Document passage –
# # # # #
[Refactor] MLP weight prefetch to consistency with MoE Model's prefetching in terms of code and usage (#6442)

### What this PR does / why we need it? Refactor MLP weight prefetch to consistency with MoE Model's prefetching in terms of code and usage. Environments VLLM_ASCEND_ENABLE_PREFETCH_MLP, VLLM_ASCEND_MLP_DOWN_PREFETCH_SIZE and VLLM_ASCEND_MLP_GATE_UP_PREFETCH_SIZE is removed, usage as following: --additional-config '{"weight_prefetch_config": { "enabled": true, "prefetch_ratio": {"mlp": { "gate_up": 1.0, "down": 1.0} }}}' ### Does this PR introduce _any_ user-facing change? ### How was this patch tested? - vLLM version: v0.14.1 - vLLM main: dc917cceb8 --------- Signed-off-by: leo-pony <nengjunma@outlook.com>
2026-02-04 09:08:18 +08:00
parent fa56abea9f
commit 78fad4e348
18 changed files with 250 additions and 171 deletions
--- a/vllm_ascend/ascend_config.py
+++ b/vllm_ascend/ascend_config.py
@@ -14,6 +14,7 @@
 # See the License for the specific language governing permissions and
 # limitations under the License.
 import os
+import warnings
 from typing import TYPE_CHECKING

 from vllm.logger import logger
@@ -48,9 +49,7 @@ class AscendConfig:

        # Dump / PrecisionDebugger configuration
        self.dump_config_path = additional_config.get("dump_config_path", None)
-
-        weight_prefetch_config = additional_config.get("weight_prefetch_config", {})
-        self.weight_prefetch_config = WeightPrefetchConfig(weight_prefetch_config)
+        self._construct_weight_prefetch_config(additional_config)
        self.layer_sharding = additional_config.get("layer_sharding", None)
        logger.info_once(
            f"Linear layer sharding enabled with config: {self.layer_sharding}. "
# # # # #
Given request 1 – Which environment variables does the pull request description say are removed?

Entries taken from a collection
# # # # #
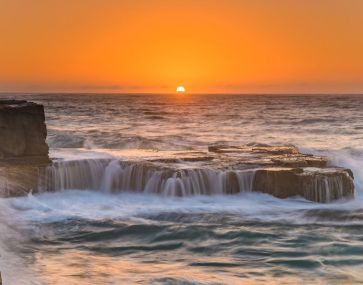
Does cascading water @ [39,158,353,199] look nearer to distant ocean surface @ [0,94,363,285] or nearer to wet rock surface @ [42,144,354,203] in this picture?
wet rock surface @ [42,144,354,203]

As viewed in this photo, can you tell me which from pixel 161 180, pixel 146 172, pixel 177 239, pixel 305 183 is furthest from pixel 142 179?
pixel 177 239

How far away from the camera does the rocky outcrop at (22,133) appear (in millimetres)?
14719

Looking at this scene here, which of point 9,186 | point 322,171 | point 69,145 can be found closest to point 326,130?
point 69,145

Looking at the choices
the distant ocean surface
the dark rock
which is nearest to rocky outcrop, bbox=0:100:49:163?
the distant ocean surface

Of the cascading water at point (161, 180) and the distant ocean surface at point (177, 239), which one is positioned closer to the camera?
the distant ocean surface at point (177, 239)

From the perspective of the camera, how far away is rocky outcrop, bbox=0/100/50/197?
14141 mm

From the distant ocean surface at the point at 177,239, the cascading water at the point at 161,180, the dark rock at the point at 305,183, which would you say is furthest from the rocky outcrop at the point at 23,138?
the dark rock at the point at 305,183

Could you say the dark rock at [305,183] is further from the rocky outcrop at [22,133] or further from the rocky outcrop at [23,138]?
the rocky outcrop at [22,133]

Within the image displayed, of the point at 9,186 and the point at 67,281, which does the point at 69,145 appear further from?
the point at 67,281

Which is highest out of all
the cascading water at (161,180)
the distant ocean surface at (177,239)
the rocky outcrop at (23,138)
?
the rocky outcrop at (23,138)

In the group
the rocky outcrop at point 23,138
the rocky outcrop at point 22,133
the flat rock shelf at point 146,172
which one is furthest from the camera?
the rocky outcrop at point 22,133

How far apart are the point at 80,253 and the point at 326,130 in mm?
29870

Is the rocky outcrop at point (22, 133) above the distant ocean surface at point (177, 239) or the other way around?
above

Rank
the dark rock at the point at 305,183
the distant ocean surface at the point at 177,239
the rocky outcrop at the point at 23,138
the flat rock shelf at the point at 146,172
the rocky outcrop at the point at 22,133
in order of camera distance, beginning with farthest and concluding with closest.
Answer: the rocky outcrop at the point at 22,133
the rocky outcrop at the point at 23,138
the flat rock shelf at the point at 146,172
the dark rock at the point at 305,183
the distant ocean surface at the point at 177,239
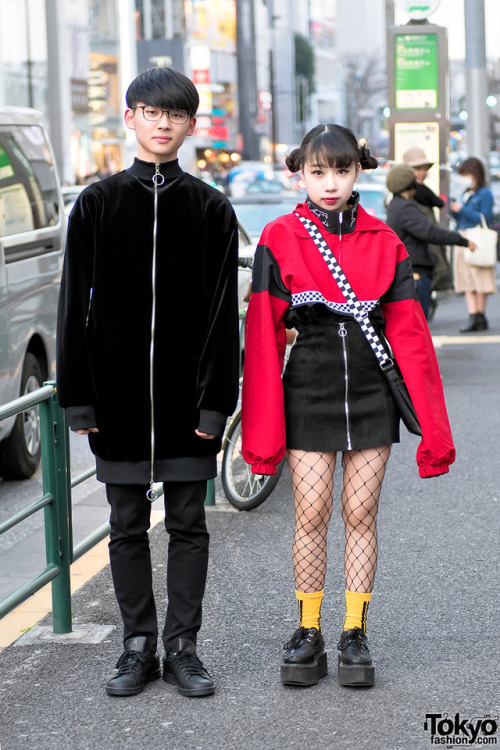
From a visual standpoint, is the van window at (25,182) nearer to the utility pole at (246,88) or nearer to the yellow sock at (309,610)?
the yellow sock at (309,610)

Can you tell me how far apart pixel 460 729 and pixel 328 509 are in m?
0.79

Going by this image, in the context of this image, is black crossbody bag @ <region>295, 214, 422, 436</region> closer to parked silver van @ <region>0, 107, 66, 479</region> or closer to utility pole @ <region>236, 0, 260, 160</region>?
parked silver van @ <region>0, 107, 66, 479</region>

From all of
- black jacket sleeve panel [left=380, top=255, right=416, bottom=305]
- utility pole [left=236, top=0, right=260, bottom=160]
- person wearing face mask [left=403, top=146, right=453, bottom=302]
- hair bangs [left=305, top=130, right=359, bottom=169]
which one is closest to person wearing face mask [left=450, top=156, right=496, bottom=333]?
person wearing face mask [left=403, top=146, right=453, bottom=302]

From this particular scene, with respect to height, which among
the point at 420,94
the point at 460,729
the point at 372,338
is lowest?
the point at 460,729

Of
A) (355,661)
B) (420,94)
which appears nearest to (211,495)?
(355,661)

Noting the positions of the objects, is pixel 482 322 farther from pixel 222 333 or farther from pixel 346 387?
pixel 222 333

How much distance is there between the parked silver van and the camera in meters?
7.02

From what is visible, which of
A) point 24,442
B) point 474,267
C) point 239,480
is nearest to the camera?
point 239,480

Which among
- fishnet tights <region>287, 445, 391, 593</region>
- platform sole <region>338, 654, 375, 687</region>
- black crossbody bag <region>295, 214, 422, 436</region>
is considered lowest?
platform sole <region>338, 654, 375, 687</region>

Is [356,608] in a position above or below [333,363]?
below

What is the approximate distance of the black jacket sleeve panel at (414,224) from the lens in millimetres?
9578

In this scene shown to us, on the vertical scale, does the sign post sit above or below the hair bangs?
above

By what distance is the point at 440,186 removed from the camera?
1712 cm

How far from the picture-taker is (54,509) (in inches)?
170
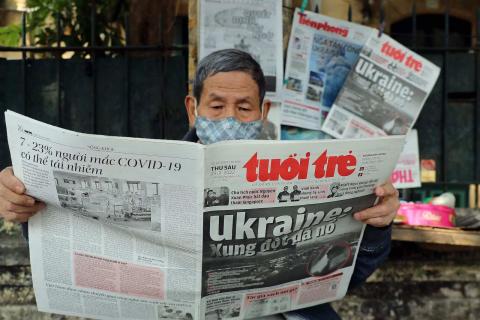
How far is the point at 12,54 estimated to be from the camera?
11.0 feet

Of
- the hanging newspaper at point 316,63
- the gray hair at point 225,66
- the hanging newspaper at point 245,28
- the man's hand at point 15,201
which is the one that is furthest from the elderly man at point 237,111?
the hanging newspaper at point 316,63

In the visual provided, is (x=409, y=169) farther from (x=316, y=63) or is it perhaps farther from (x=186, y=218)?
(x=186, y=218)

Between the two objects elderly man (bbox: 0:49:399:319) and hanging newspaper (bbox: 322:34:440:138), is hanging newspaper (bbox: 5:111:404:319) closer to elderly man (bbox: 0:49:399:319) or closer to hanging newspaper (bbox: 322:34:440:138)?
elderly man (bbox: 0:49:399:319)

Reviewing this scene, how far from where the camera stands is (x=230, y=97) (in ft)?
5.08

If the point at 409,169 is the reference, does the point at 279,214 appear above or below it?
above

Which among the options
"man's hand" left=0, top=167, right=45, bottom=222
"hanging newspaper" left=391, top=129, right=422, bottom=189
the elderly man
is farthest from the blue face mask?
"hanging newspaper" left=391, top=129, right=422, bottom=189

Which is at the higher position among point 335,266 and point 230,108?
point 230,108

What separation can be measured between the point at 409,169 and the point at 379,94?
0.40 metres

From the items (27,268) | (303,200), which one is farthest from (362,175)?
(27,268)

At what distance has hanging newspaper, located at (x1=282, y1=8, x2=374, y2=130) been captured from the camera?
2.64 metres

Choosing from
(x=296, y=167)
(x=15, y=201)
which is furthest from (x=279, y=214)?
(x=15, y=201)

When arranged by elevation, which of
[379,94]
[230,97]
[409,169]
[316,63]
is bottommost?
[409,169]

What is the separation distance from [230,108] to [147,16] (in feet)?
6.30

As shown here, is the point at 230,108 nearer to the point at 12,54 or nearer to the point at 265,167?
the point at 265,167
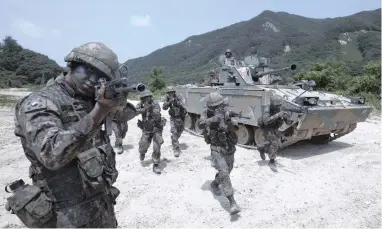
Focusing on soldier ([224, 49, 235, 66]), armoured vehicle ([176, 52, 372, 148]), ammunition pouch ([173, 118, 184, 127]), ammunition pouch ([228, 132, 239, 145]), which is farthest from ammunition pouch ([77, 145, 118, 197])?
soldier ([224, 49, 235, 66])

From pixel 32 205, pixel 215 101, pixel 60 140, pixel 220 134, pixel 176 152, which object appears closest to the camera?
pixel 60 140

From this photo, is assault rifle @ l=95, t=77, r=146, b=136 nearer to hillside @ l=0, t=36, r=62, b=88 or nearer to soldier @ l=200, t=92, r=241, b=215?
soldier @ l=200, t=92, r=241, b=215

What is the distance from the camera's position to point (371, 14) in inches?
3989

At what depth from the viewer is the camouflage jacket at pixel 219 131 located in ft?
17.7

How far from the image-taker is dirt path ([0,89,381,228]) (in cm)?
486

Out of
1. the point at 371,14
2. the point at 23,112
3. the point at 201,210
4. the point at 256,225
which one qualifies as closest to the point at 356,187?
the point at 256,225

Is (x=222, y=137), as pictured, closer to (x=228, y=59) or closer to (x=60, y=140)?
(x=60, y=140)

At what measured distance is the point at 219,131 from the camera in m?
5.45

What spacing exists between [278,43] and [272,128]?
84.6m

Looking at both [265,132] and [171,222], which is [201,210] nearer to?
[171,222]

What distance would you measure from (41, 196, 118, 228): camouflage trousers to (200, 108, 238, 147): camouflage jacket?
318 cm

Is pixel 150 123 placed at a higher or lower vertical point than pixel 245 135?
higher

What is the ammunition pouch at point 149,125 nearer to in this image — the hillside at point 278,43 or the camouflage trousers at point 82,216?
the camouflage trousers at point 82,216

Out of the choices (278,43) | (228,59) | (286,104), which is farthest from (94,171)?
(278,43)
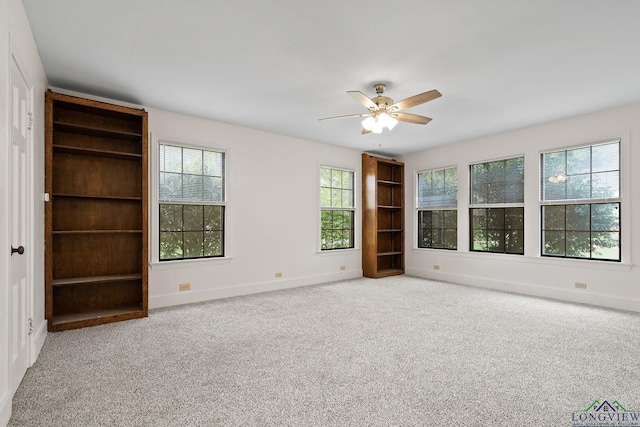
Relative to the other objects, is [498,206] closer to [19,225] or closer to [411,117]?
[411,117]

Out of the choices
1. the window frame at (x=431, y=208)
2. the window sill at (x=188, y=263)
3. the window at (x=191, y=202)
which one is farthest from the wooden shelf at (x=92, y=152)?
the window frame at (x=431, y=208)

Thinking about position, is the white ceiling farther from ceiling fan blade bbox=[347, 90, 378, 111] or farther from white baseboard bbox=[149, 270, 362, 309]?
white baseboard bbox=[149, 270, 362, 309]

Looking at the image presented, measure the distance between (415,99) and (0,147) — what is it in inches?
119

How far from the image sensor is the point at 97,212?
12.6 feet

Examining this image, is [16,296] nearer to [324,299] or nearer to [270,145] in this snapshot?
[324,299]

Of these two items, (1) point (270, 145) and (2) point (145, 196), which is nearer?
(2) point (145, 196)

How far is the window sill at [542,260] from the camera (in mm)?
4297

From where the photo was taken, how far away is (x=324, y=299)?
4.75 meters

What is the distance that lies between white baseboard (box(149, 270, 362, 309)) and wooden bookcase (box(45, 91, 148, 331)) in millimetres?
321

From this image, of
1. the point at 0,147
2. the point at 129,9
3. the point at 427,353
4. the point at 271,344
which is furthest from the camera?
the point at 271,344

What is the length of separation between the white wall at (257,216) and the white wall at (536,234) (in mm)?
1657

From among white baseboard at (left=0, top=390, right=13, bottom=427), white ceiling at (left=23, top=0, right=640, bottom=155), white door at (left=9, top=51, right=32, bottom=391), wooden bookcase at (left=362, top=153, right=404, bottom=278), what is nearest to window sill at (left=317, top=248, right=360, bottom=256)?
wooden bookcase at (left=362, top=153, right=404, bottom=278)

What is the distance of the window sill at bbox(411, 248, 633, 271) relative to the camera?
4.30 m

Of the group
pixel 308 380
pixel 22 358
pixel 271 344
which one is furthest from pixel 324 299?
pixel 22 358
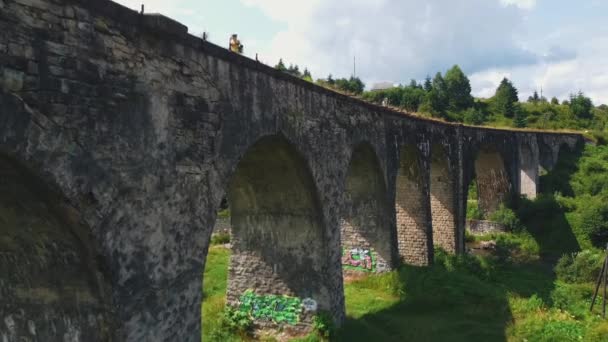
# # # # #
Given request 2 – State how many lines of the records contain the word "visual". Reply with the number alone.

Correct answer 1 – VLLM_ASCEND_ENABLE_PREFETCH_MLP, VLLM_ASCEND_MLP_DOWN_PREFETCH_SIZE and VLLM_ASCEND_MLP_GATE_UP_PREFETCH_SIZE.

Correct answer 2 – 2